Hannover/Bramsche (dpa/lni) –
Mit den natürlichen Lebensräumen des Aals sieht es in Europa eher schlecht aus: Laut World Wildlife Fund (WWF) ist seit den 1970er Jahren die Anzahl junger, durchsichtiger Glasaale an den europäischen Küsten um 98 Prozent gesunken. Umweltgifte, Verbauung von Flüssen und Seen sowie Überfischung und Klimawandel setzen nach Einschätzung von Experten dem Aal zu. Damit es in Niedersachsens Flüssen dennoch Aale gibt, koordiniert der Anglerverband Niedersachsen seit vielen Jahren die Verteilung von Glasaalen aus Frankreich in heimischen Gewässern.
Der Verband kauft die jungen Aale über einen Fischhändler von zertifizierten Fischereibetrieben in der Region um Biarritz in Frankreich. In gut gekühlten Styroporkisten werden sie nach ihrem Fang innerhalb von 24 Stunden nach Bramsche (Landkreis Osnabrück) gebracht. Dort nehmen Angelvereine aus allen Regionen des Landes die Fische in Empfang, um sie Fließgewässern einzusetzen, teilte der Anglerverband mit.
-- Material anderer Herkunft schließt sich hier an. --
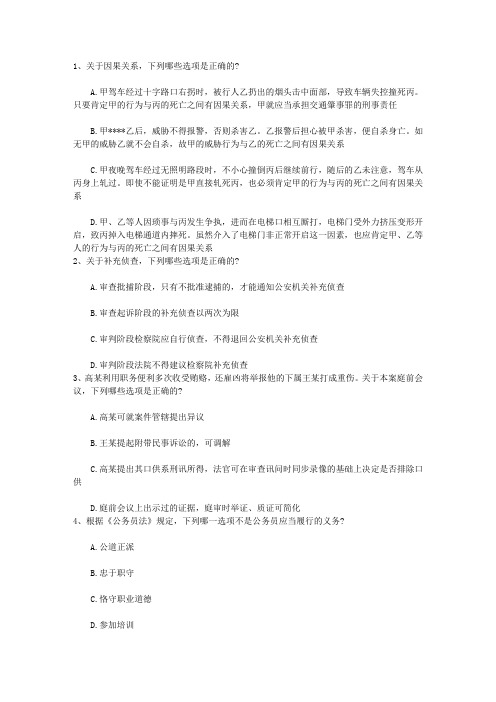 2011年冲刺司法考试三要素含答案和详细解析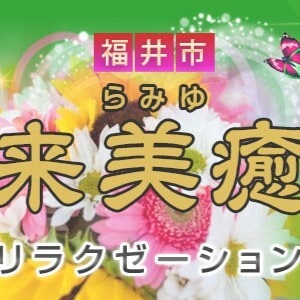 来美癒（らみゆ）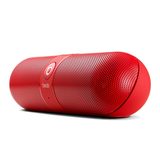 索尼新品音箱,苹果音箱新品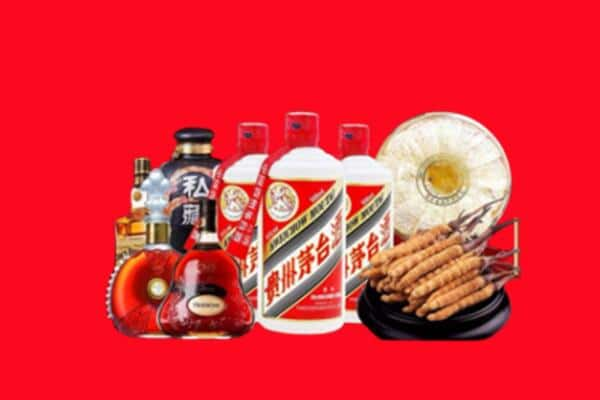 昌吉烟酒回收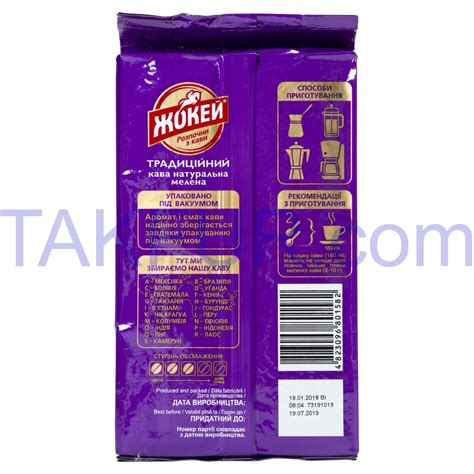 Кофе Жокей Традиционный натуральный молотый 225г купить онлайн с ...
Negativer Trend soll gestoppt werden
Aus Sicht des Verbandes ist der Aal-Import aus Frankreich eine Erfolgsgeschichte des Artenschutzes: So habe sich seit 2011 die Zahl der Aale in Niedersachsen von rund 200.000 auf derzeit 3,2 Millionen gesteigert. Die im Anglerverband Niedersachsen organisierten Vereine wenden dafür fast 190.000 Euro aus eigenen Mitteln auf. EU und Land schießen weitere 60 Prozent der Besatzkosten zu. Damit solle der Negativtrend bei der Bestandsentwicklung gestoppt werden, hieß es.
Handelt es sich also um ein erfolgreiches Artenschutzprojekt? Der Anglerverband sagt ja – aber es gibt auch Kritiker. Das großflächige Aussetzen von Wildfängen ist nach Ansicht des Naturschutzbundes (Nabu) Niedersachsen keine nachhaltige Lösung und könne zentrale Probleme sogar verschärfen, erklärte ein Sprecher.
Kritik: Ursachen werden nicht beseitigt
Der Besatz ändere nichts an den Ursachen des Bestandrückgangs, etwa dem schlechten Zustand vieler Fließgewässer, fehlende Durchgängigkeit durch Bauwerke wie Stauwehre oder Sieltore sowie Verschmutzung, Überdüngung oder dem Verlust von Lebensräumen. Ohne Veränderung bei diesen Faktoren haben aus Nabu-Sicht auch eingesetzte Tiere nur geringe Chancen auf Überleben und Fortpflanzung.
Auch sei die Wirksamkeit der Besatzmaßnahmen wissenschaftlich nicht belegt. Und es gebe das Risiko, das mit den eingesetzten Aalen etwa Krankheiten oder Parasiten eingeschleppt werden. Aus Sicht des Nabu Niedersachsen sollte der Schwerpunkt auf der Verbesserung der Gewässerqualität, der Wiederherstellung der Durchgängigkeit von Flüssen und auf der Verringerung von Schadstoffeinträgen und des Nutzungsdrucks der Gewässer liegen, erklärte Pressesprecher Lamin Neffati.
Nötig ist Umsetzung der Wasserrahmenrichtlinie
Allerdings liegen Angler und Naturschützer bei der Bewertung gar nicht so weit auseinander. Auch der Anglerverband fordere eine Verbesserung der ökologischen Durchlässigkeit der Fließgewässer, sagt Projektkoordinator Ralf Gerken. Dazu habe sich auch Deutschland verpflichtet, aber es sei seit dem Jahr 2000 so gut wie nichts passiert.
Nur drei Prozent der Fließgewässer in Niedersachsen sind laut Gerken in einem guten ökologischen Zustand. Notwendig sei daher die konsequente Umsetzung der Wasserrahmenrichtlinie.